The Witch is Free

Sweeping Changes Series
Glass, Acrylic

The Witch is Free, the glass broom, was the culmination of many trials, many failures and restarts, to make a broom from Glass.  Rae loved the Glass studio, and was particularly drawn to sandcasting and slumping.  She wanted to make a glass broom, and tried many times unsuccessfully to do one in a sand mold.  She learned a lot about the technique in the process, and did make some other glass pieces in the mold, but what she tried to do for a broom just never worked out.  The process she was trying involved taking wet olivine sand and 2 boxes.  sand was put in one box, a cut off broom was pushed down most of the way into the sand, more sand and the other box placed over that, with waxed paper along the seam so that after tamping down the sand, the two boxes should have been able to separate, so the broom could be removed, leaving the sand forming a negative impression of the broom, and a hole to pour the molten class through.

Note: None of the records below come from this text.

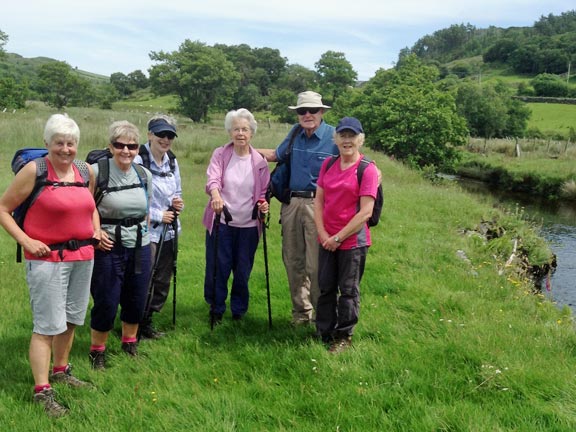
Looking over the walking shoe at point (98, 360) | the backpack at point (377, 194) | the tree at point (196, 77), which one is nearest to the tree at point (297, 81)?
the tree at point (196, 77)

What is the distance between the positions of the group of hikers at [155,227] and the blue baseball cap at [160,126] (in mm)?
32

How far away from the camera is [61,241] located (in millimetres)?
3824

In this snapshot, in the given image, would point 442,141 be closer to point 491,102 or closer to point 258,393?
point 258,393

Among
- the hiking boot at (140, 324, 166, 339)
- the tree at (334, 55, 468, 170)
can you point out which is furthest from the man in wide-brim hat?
the tree at (334, 55, 468, 170)

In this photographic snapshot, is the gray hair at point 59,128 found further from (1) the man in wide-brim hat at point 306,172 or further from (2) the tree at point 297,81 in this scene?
(2) the tree at point 297,81

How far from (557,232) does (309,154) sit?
14642 millimetres

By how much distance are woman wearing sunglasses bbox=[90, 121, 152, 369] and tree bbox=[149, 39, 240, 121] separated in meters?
64.5

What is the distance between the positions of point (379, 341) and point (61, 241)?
10.4ft

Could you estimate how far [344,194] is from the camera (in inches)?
184

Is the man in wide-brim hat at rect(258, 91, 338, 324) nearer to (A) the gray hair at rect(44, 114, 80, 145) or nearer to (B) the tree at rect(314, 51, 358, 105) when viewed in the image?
(A) the gray hair at rect(44, 114, 80, 145)

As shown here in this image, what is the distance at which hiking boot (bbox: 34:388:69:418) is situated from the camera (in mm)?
3797

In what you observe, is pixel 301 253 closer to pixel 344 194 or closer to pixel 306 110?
pixel 344 194

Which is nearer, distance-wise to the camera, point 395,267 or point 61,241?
point 61,241

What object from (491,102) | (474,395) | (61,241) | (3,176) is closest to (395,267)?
(474,395)
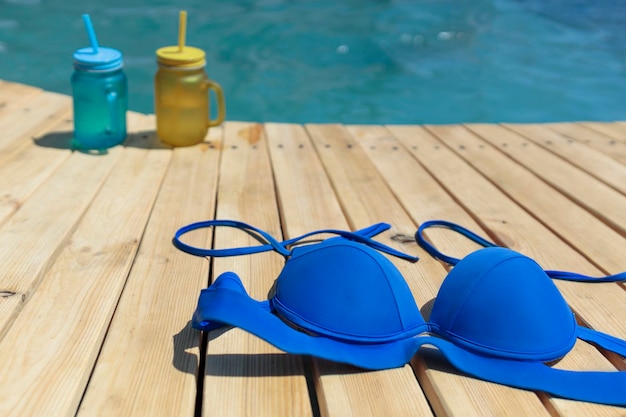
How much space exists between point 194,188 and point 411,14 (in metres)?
5.38

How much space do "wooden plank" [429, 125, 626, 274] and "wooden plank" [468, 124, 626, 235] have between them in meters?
0.03

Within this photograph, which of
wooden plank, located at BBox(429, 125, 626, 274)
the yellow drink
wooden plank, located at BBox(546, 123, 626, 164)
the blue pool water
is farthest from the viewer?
the blue pool water

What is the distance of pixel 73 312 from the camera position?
131cm

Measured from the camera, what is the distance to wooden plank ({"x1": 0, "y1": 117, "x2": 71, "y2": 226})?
1.79 m

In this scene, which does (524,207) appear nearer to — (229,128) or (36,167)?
(229,128)

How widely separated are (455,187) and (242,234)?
760 millimetres

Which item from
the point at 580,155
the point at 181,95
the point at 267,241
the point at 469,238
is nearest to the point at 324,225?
the point at 267,241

Every attempt ended up with the sand collapsing, refusing to hold its form, possibly because of the size of the broom, or the fact that the individual broom straws would mingle with the sand, pulling it apart as the mold opened.  In any case, she gave up that attempt.

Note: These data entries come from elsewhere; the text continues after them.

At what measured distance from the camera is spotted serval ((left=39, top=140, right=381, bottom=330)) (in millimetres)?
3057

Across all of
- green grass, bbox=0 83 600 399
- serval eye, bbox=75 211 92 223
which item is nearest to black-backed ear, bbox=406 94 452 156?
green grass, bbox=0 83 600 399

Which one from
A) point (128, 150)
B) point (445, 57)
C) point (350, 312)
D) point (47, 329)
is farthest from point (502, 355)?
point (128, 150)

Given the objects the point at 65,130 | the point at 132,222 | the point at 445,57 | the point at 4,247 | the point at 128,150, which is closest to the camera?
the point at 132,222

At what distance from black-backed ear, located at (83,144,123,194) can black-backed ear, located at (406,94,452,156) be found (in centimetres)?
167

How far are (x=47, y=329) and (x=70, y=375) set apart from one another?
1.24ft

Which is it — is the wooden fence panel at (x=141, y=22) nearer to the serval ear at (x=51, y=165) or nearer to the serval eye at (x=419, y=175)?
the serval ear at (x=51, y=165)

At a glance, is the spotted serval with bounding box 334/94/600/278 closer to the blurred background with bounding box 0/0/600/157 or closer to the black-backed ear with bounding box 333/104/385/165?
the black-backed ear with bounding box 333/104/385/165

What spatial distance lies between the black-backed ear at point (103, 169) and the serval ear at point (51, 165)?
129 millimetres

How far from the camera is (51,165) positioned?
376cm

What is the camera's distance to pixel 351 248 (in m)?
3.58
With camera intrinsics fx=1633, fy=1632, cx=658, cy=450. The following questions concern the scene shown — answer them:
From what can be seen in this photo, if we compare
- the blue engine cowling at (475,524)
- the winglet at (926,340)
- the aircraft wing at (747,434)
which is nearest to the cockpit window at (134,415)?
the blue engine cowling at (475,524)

While in class, she learned of the “Witches Ball”  often found in glass factories, and also sometimes in breweries and other places.  The idea was that witches sometimes spoiled the work in the annealing kiln or vats, and that the shiny glass globe would capture her interest.  In the version Rae found the Witches Ball had a hole in the bottom that the witch’s spirit would fly into, and not be able to find its way back out of.

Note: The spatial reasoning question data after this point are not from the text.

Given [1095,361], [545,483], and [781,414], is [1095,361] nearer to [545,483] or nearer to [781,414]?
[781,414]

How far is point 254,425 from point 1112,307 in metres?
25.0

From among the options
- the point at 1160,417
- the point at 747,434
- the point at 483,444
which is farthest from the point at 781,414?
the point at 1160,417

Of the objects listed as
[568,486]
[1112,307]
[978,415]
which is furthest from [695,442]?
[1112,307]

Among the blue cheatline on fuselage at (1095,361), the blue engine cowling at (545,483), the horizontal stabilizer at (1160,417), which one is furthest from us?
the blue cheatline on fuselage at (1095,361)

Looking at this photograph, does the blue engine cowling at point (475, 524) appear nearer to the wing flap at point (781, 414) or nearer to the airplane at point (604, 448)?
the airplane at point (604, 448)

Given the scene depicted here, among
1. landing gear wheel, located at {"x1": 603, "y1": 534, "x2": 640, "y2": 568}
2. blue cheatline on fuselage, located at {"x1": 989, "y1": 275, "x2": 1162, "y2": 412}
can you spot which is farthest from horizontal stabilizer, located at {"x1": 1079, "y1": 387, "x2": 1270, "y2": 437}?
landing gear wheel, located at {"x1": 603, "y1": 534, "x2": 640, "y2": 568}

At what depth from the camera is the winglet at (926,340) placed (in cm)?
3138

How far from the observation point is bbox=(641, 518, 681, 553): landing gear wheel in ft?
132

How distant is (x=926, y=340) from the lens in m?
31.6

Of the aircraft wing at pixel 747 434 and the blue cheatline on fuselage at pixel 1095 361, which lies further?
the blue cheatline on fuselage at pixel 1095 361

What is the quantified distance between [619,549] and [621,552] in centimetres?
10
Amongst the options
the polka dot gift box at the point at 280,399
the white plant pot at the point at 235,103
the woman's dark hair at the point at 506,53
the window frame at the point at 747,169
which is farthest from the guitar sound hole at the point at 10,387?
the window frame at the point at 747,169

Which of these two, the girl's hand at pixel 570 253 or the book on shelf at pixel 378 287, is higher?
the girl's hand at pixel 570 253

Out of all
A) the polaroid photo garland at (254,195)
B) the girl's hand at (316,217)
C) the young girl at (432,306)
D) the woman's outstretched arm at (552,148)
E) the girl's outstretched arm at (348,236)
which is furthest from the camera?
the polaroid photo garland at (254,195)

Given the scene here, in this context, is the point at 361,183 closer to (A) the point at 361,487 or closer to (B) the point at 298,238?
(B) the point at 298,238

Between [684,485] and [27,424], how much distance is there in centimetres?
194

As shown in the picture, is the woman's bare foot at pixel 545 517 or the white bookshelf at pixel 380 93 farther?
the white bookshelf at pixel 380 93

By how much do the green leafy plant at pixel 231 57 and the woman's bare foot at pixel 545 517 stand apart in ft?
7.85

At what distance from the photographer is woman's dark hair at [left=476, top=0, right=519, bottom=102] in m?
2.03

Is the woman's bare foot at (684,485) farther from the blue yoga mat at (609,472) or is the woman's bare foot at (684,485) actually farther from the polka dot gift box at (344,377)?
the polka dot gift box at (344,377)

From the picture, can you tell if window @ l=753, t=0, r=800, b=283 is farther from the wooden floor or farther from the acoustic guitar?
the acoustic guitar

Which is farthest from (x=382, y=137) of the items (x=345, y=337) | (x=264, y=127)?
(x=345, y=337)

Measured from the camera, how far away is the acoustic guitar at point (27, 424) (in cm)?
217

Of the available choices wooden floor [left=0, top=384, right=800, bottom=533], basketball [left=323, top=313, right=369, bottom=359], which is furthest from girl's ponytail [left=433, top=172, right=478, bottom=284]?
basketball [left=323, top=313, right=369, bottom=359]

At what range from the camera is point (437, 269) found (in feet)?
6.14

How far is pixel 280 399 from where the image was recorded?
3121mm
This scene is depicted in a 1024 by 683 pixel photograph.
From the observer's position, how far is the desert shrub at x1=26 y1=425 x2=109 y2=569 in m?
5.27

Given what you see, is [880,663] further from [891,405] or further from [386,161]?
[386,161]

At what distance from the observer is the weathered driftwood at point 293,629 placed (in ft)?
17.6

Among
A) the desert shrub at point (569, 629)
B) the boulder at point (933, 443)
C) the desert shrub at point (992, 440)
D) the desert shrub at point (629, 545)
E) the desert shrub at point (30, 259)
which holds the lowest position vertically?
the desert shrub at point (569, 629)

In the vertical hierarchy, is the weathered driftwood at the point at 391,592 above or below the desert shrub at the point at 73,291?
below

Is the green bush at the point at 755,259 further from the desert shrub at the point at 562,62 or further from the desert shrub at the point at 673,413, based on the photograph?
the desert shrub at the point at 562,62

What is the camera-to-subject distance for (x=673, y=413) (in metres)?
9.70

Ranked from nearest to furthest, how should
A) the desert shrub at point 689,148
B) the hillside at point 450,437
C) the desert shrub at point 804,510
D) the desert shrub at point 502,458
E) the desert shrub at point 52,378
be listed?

So the only time Rae actually did work with molten glass was to make the top of the broom you see here, tantalizingly shaped so that no witch could resist it.  Attached to a 1 1/4″ thick stem of class for the handle, all that remained was to attach the skirt.

The skirt, since it could not be a cast of a real broom, posed some problems.  She tried taking glass rods and heating and drawing them out.  Too tedious, and too regular.

Steve Feran demonstrated how to create glass tubes and rods, by grabbing the end of a ball of glass fresh out of the oven, and running out the door with it, getting as far as possible before the glass cooled, and began to break into sections.

For the Sweeping Changes show, Rae did a combination.  She had some irregular glass rods made in this way, some glass tubes and pipettes from a lab supply house.  She heated the ends and made them curl at the top, and curve like broomstraw would.  Held piece by piece in place with a dab of silicone caulk, and clear nylon cord wrapped around the bundle.  The whole thing was beautiful, and fragile.  Many rods broke in transport, and the whole skirt was eventually replaced with acrylic rods, which still sparkle, but do not shatter and cut.

The piece is now in the collection of Casey Heinzel.